Bauers Kollege Ulrich Gammel, der im Gremiums-Fachausschuss Öffentlicher Raum sitzt, bemüht für diese Forderung sogar das Grundgesetz: "Im äußersten Fall wäre sogar das in Artikel 2 garantierte Grundrecht auf körperliche Unversehrtheit bedroht", argumentiert er, und mahnt: "Fehlendes oder nicht passendes Kleingeld kann zu Situationen führen, die erhebliche Auswirkungen auf Würde und Gesundheit besonders für ältere Mitmenschen haben." Gerade Ältere müssten ja häufiger und oft auch eiliger als Jüngere aufs Klo.

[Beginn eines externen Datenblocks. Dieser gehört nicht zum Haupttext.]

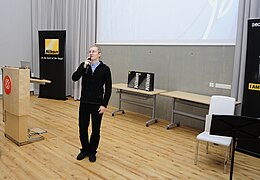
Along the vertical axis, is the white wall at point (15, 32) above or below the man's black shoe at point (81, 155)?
above

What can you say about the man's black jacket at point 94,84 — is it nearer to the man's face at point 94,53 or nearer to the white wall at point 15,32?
the man's face at point 94,53

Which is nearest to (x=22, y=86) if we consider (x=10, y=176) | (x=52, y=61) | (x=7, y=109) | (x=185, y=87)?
(x=7, y=109)

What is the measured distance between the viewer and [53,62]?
737 cm

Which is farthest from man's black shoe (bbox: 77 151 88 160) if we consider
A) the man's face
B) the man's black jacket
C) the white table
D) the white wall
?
the white wall

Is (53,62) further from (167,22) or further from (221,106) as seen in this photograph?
(221,106)

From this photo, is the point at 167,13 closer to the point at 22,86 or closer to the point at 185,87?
the point at 185,87

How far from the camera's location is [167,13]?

16 kostenlose städtische Toiletten sind in München neu in Betrieb
Anders als bei der MVG ist bei den neuen "Toiletten-Offensive"-Häusln der Stadt die Benutzung kostenlos: Das Baureferat hatte 2019 in einer Bedarfsanalyse errechnet, dass es 29 zusätzliche Toilettenstandorte in der Stadt brauche, an gut besuchten Grünanlagen, Parks, Spielplätzen und in Stadtteilzentren. 16 davon sind bisher laut Baureferat in Betrieb gegangen (zuletzt in diesem Jahr am Grünen Markt, an der Ecke Plinganser-/Brudermühlstraße, im Hypopark und an der Wiesentfelser Straße).
Bis 2026 sollen dann die restlichen 13 Anlagen folgen. Alle sind Unisex-Toiletten, barrierefrei und familienfreundlich mit aufklappbaren Wickeltischen, herunterfahrbaren Waschbecken und Notrufeinrichtung. Die Toiletten (6 bis 22 Uhr geöffnet) reinigen sich nach jeder Nutzung automatisch von selbst. Insgesamt, erklärt das Baureferat auf AZ-Nachfrage, seien aktuell 37 öffentliche Toiletten, für die das Baureferat zuständig sei, kostenlos.
MVG rechtfertigt sich: "Bepreisung schützt vor Vandalismus"
Bei der MVG reagiert man recht verhalten auf die Senioren-Forderung, auf die 60 Cent Biesel-Eintritt zu verzichten. Eine Änderung an den Bezahlautomaten wäre "sowohl mit einer erneuten Genehmigung sowie Mehrkosten verbunden", erklärt ein Sprecher. Und: "Die Preise für die Benutzung dieser Anlagen sind bei weitem nicht kostendeckend, tragen aber zur Finanzierung des Betriebs bei."
Vor allem schütze die Bepreisung die Anlagen vor Vandalismus. Genau das bezweifelt der Seniorenbeirats-Chef: "Wer mangels Kleingeld nicht reinkommt, obwohl er muss, bieselt eben in eine Ecke, den Treppenaufgang oder irgendwo in die Landschaft." Das mache ja wohl auch nichts besser.